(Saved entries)
* * * * * * * * *
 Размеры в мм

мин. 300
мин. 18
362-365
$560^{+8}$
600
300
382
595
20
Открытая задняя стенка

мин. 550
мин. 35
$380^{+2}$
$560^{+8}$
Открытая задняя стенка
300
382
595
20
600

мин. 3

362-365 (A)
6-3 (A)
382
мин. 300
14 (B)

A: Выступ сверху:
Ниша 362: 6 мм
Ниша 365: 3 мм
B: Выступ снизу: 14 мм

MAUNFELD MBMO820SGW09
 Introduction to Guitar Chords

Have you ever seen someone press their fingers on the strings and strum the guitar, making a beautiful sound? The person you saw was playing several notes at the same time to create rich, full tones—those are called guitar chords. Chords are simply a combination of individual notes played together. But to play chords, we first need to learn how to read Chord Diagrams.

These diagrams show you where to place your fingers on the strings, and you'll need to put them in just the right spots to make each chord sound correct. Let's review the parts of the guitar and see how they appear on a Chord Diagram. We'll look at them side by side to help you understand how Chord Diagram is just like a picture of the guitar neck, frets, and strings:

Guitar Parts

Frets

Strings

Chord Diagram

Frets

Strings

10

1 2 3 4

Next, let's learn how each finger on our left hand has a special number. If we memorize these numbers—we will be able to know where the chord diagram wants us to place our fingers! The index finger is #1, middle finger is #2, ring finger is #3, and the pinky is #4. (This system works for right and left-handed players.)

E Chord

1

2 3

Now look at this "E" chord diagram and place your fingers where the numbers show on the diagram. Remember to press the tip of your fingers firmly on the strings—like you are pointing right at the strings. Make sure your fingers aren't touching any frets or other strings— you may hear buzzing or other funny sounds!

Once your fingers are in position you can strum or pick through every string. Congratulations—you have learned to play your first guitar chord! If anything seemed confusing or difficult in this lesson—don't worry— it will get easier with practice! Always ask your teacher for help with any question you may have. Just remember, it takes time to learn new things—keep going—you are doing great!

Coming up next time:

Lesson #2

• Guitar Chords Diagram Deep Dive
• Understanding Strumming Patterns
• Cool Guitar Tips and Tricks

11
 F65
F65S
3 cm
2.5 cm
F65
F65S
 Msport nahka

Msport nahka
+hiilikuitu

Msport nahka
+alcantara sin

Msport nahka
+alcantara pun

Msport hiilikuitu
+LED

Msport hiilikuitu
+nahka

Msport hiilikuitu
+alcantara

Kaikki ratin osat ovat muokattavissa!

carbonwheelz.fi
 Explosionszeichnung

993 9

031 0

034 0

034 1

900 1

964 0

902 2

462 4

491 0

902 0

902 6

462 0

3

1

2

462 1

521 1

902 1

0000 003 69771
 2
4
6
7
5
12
* * * * * * * * *
WORK REQUEST ->
From the entries above, copy every line that holds the word "Chords".

WORKED SOLUTION ->
 Introduction to Guitar Chords
Have you ever seen someone press their fingers on the strings and strum the guitar, making a beautiful sound? The person you saw was playing several notes at the same time to create rich, full tones—those are called guitar chords. Chords are simply a combination of individual notes played together. But to play chords, we first need to learn how to read Chord Diagrams.
• Guitar Chords Diagram Deep Dive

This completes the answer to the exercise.